**Problem**
Can you copy the email about the block-queue patch word for word, starting at "Am 17.11.2010 13:43, schrieb" and stopping after "to the host."?

**Reading passage**
::::

Am 17.11.2010 13:43, schrieb Stefan Hajnoczi:
> On Fri, Nov 5, 2010 at 6:38 PM, Kevin Wolf <kwolf@redhat.com> wrote:
>> Instead of directly executing writes and fsyncs, queue them and execute them
>> asynchronously. What makes this interesting is that we can delay syncs and if
>> multiple syncs occur, we can merge them into one bdrv_flush.
> 
> The block-queue concept adds another layer to the cache=
> considerations.  We're going to complete write requests that have not
> yet been issued to the host.
> 
> This won't work for cluster filesystems where multiple VMs are
> accessing the block device, although that is a niche case.  I guess
> they can assume writes are visible after they receive a completion.

Right, but that doesn't work for anything but raw anyway. What I intend
block-queue for is just metadata writes, so nothing that raw would use.

::::

**Stored rows**

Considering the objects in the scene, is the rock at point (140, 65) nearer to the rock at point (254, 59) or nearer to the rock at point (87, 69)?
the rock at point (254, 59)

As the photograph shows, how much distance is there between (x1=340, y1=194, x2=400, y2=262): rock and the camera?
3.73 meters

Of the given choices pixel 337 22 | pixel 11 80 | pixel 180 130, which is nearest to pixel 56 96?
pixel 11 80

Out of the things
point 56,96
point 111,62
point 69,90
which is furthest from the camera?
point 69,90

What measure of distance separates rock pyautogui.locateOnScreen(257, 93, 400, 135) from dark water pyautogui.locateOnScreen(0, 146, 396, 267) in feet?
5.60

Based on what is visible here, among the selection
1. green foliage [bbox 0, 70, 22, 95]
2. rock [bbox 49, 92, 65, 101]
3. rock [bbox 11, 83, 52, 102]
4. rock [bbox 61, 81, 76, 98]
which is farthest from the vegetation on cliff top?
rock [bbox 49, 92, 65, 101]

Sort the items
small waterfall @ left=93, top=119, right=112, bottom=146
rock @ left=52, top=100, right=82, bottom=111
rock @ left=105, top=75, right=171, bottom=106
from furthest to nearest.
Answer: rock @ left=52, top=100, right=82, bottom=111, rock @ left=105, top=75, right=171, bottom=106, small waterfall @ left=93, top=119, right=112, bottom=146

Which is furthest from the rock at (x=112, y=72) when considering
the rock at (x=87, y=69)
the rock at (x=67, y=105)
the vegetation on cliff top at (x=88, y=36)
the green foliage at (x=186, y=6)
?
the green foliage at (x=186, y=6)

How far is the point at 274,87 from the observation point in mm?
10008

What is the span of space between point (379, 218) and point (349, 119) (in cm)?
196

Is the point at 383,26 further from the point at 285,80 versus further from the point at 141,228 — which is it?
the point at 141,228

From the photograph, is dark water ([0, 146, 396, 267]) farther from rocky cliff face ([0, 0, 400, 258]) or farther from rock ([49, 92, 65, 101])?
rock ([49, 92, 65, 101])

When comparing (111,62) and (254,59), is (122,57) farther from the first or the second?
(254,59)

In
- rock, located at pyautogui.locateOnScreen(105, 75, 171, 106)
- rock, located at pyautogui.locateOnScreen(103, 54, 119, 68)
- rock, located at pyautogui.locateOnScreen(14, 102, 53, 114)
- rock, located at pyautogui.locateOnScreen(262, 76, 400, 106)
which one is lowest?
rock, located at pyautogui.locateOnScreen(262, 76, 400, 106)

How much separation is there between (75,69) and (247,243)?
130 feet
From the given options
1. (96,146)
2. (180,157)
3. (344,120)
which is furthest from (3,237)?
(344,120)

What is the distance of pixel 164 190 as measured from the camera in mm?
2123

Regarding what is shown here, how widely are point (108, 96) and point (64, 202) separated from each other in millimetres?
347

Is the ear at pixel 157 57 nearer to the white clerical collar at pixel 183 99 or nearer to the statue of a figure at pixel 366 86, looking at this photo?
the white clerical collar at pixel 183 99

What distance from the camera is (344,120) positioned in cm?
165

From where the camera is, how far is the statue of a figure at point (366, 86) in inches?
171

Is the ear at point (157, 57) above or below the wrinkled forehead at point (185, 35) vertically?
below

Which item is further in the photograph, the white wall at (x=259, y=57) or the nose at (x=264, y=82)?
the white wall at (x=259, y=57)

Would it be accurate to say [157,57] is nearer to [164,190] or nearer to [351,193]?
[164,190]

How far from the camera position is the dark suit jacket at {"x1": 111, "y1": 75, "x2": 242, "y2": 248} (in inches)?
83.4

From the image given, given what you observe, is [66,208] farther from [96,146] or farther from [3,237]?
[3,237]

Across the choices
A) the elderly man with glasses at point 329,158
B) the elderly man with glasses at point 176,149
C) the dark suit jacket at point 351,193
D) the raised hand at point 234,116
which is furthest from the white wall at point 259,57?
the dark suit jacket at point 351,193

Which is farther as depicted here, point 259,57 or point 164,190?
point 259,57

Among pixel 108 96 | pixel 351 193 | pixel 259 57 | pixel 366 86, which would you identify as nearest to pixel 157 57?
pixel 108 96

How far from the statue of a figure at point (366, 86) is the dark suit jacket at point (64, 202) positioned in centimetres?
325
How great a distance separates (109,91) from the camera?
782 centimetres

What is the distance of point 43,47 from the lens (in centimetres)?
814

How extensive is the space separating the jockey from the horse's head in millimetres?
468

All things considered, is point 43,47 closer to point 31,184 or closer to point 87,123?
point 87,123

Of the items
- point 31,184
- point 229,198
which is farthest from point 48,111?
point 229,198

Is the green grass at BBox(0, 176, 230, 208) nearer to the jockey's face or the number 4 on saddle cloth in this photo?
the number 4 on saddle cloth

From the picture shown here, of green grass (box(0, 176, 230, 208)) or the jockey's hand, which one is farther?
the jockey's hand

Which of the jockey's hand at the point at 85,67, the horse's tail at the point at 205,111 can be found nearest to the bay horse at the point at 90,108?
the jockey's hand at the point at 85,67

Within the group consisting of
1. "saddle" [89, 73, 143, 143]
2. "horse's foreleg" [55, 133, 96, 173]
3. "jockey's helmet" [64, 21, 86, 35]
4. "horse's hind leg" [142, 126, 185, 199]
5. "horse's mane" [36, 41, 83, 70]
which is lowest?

::::

**Response to this exercise**
Am 17.11.2010 13:43, schrieb Stefan Hajnoczi:
> On Fri, Nov 5, 2010 at 6:38 PM, Kevin Wolf <kwolf@redhat.com> wrote:
>> Instead of directly executing writes and fsyncs, queue them and execute them
>> asynchronously. What makes this interesting is that we can delay syncs and if
>> multiple syncs occur, we can merge them into one bdrv_flush.
> 
> The block-queue concept adds another layer to the cache=
> considerations.  We're going to complete write requests that have not
> yet been issued to the host.